Vitamin D Infection & nutrition
07 Mar 2010
The so-called sunshine vitamin, which can be obtained from food or manufactured by human skin exposed to the sun, plays a key role in boosting the immune system, researchers believe.
In particular it triggers and arms the body's T cells, the cells in the body that seek out and destroy any invading bacteria and viruses.
Scientists at the University of Copenhagen have discovered that Vitamin D is crucial to activating our immune defences and that without sufficient intake of the vitamin, the killer cells of the immune system – T cells – will not be able to react to and fight off serious infections in the body.
For T cells to detect and kill foreign pathogens such as clumps of bacteria or viruses, the cells must first be ‘triggered’ into action and "transform" from inactive and harmless immune cells into killer cells that are primed to seek out and destroy all traces of invaders.
The researchers found that the T cells rely on vitamin D in order activate and they would remain dormant, ‘naïve’ to the possibility of threat if vitamin D is lacking in the blood.
Professor Carsten Geisler from the Department of International Health, Immunology and Microbiology, said: "When a T cell is exposed to a foreign pathogen, it extends a signalling device or ‘antenna’ known as a vitamin D receptor, with which it searches for vitamin D.
"This means that the T cell must have vitamin D or activation of the cell will cease.
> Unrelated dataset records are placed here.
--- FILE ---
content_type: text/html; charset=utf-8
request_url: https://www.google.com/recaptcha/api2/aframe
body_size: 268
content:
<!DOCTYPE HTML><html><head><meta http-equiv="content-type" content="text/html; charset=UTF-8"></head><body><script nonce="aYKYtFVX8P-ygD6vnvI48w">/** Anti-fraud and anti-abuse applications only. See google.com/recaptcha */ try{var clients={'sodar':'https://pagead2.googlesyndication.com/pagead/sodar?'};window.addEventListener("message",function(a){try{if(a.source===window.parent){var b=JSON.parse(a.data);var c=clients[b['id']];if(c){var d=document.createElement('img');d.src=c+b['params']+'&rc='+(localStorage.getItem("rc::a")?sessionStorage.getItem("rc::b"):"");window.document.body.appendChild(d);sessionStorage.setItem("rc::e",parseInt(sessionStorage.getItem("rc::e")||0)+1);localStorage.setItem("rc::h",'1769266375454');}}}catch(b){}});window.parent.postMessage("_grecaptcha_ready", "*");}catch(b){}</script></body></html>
If the T cells cannot find enough vitamin D in the blood, they won’t even begin to mobilise. ”
The discovery, the scientists believe, provides much needed information about the immune system and will help them regulate the immune response.
This is important not only in fighting disease but also in dealing with anti-immune reactions of the body and the rejection of transplanted organs.
Active T cells multiply at an explosive rate and can create an inflammatory environment with serious consequences for the body.
After organ transplants, T cells can attack the donor organ as a ‘foreign invader’. In autoimmune diseases, like arthritis or Crohns Disease, T cells mistake fragments of the body’s own cells for foreign invaders, leading to the body launching an attack upon itself.
For the research team, identifying the role of vitamin D in the activation of T cells has been a major breakthrough.
“Scientists have known for a long time that vitamin D is important for calcium absorption and the vitamin has also been implicated in diseases such as cancer and multiple sclerosis, but what we didn’t realise is how crucial vitamin D is for actually activating the immune system – which we know now, ” said the researchers.
The findings, continues Professor Geisler, “could help us to contain infectious diseases and global epidemics.
They will be of particular use when developing new vaccines, which work precisely on the basis of both training our immune systems to react and suppressing the body’s natural defences in situations where this is important – as is the case with organ transplants and autoimmune disease.”
Most Vitamin D is produced as a natural by-product of the skin’s exposure to sunlight. It can also be found in fish liver oil, eggs and fatty fish such as salmon, herring and mackerel or taken as a dietary supplement.
The findings are published in the latest edition of Nature Immunology.